Btw, for that exact reason, code like this:
+ (uint64_t)(pdp->index +
+ (1UL << (gpt_pdp_shift(gpt, pdp) + gpt->pd_shift)) - 1UL));
is likely buggy if you actually care about the uint64_t part.
On 32-bit, 1ul will be 32-bit. And so will "(1ul << .. ) -1UL",
regardless of the type of the right hand of the shift. So the fact
that gpt->pd_shift and gpt_pdp_shift() are both u64, the actual end
result is u32 (page->index is a 32-bit entity on 32-bit architectures,
since pgoff_t is an "unsigned long" too).
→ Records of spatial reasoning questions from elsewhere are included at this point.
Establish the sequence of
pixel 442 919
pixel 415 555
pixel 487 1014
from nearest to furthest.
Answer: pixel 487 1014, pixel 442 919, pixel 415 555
So you're doing the shifts
in 32-bit, the addition in 32-bit, and then just casting the resulting
32-bit thing to a 64-bit entity. The high 32 bits are guaranteed to
be zero, in other words.
This just highlights how wrong it is to make those shifts be u64. That
gpt_pdp_shift() helper similarly should at no point be returning u64.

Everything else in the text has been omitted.